„Der Weg für die europäischen Banken ist sehr steinig“
Am 14. September 2019 tritt die Payment Service Directive 2 (PSD2) in der EU in Kraft. Die Direktive könnte eine grundlegende Veränderung des EU-weiten Bankensektors einleiten. Sebastian Maus, Partner bei Roland Berger, über das Potenzial der PSD2, vage formulierte Standards – und hausgemachte Rückschritte, die es zu verhindern gilt.
Herr Maus, bevor wir ins Detail gehen: Wären Sie bitte so nett, kurz und knapp zu erklären, was die PSD2 überhaupt ist?

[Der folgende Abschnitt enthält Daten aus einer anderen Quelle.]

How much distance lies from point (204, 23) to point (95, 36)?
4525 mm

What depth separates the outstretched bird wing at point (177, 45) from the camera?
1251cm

Sebastian Maus: Die Payment Services Directive 2, kurz PSD2, ist eine EU-weite Richtlinie zur Regulierung von Zahlungsdiensten und Zahlungsdienstleistern. Drei wesentliche Komponenten zeichnen die PSD2 aus: mehr Verbraucherschutz, der bereits seit Januar 2018 wirkt, und mehr Zahlungssicherheit, die durch die Einführung der sogenannten „Strong Customer Authentication“ erreicht werden soll. Die dritte Komponente betrifft den Wettbewerb und die Innovationen im Markt. Ein ganz entscheidender Teil der PSD2 ist die Öffnung der Kontoschnittstellen für Drittanbieter, um Wettbewerb und Innovationen im Bankensektor zu fördern.
Ist die PSD2 für Banken mehr Chance oder Herausforderung?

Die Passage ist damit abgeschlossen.